━━ Data for review
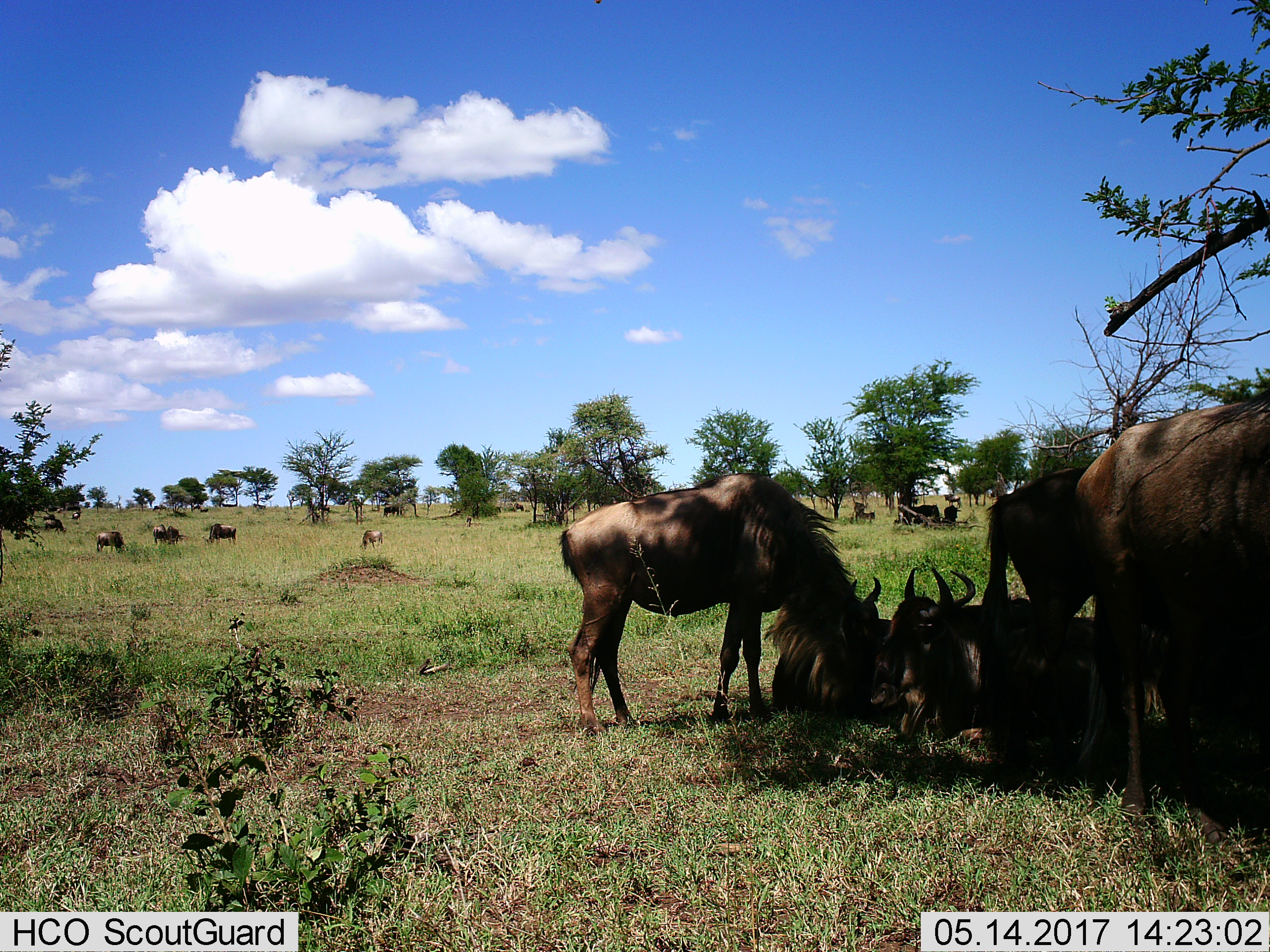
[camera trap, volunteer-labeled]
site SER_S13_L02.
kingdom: Animalia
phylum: Chordata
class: Mammalia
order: Artiodactyla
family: Bovidae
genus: Connochaetes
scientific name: Connochaetes taurinus taurinus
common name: blue wildebeest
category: wildebeestblue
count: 11-50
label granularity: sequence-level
━━━━
# Assignment:
Could you output the lines above, exactly as written, from the one containing "class: Mammalia" through the last, with both ends included and no others?

# Exercise output:
class: Mammalia
order: Artiodactyla
family: Bovidae
genus: Connochaetes
scientific name: Connochaetes taurinus taurinus
common name: blue wildebeest
category: wildebeestblue
count: 11-50
label granularity: sequence-level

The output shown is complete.